A Banksy artwork at the London Zoo has been removed for "safekeeping" and to enable the zoo to fully utilize its entrance during the busy summer season.
The piece, which shows a gorilla lifting up a shutter and allowing several birds and a seal to escape, has been replaced with a replica.
A nearby sign reads "Banksy woz ere" and offers an apology to any disappointed fans of the street artist.
The painting on the entrance to the zoo was the ninth and final work in a series of images of animals created across the capital.
Rebecca Blanchard, media manager at London Zoo, told the PA news agency: "This was an incredible surprise and we are, quite frankly, thrilled that he's chosen us to be what could be the grand finale of this series that's been so talked about."
When the work was first discovered, officials at the zoo used a Perspex cover to "protect it from the glare of the sun."

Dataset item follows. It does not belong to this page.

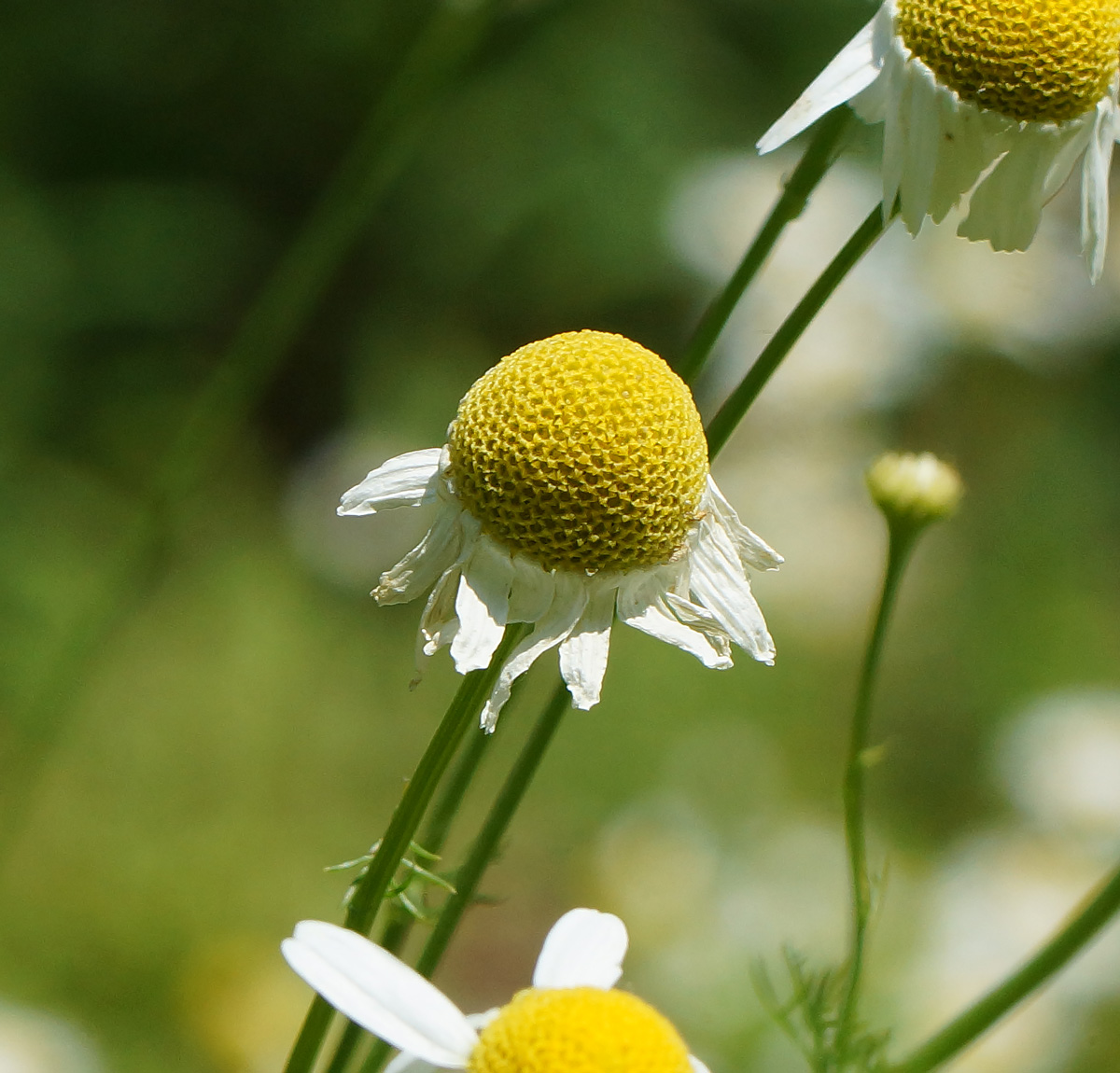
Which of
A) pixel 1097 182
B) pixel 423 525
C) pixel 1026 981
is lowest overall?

London Zoo replied to comments on a social media post announcing the removal that "we're still working on exactly what we're going to do with the artwork, but we're keen to properly preserve this moment in our history."
Two of the other pieces in the series, including the silhouettes of elephants in Chelsea's Edith Grove, have been defaced and another was stolen just hours after it was put up.
Banksy's works across London since August 5 included a rhino mounting a silver Nissan Micra car with a traffic cone on its bonnet in Charlton's Westmoor Street [in south-east London], a police sentry box in Ludgate Hill [in the city of London] transformed into a giant tank of piranhas, and a pelican stooping to scoop up a fish on the sign of Bonner's Fish Bar in Walthamstow [in north-east London].
The rhino work was defaced by a man wearing a black balaclava just hours after it was publicly announced, while the silhouette of a wolf howling on a satellite dish was taken from a roof in Peckham [in south-east London].
The sixth piece, a stretching cat on an empty, distressed advertising hoarding, was removed in north-west London hours after it was unveiled on Saturday, August 10.
Crowds booed as the billboard in Cricklewood was dismantled by three men who said they were hired to take it down for safety reasons.
The billboard's owner said the work would be reassembled at an art gallery.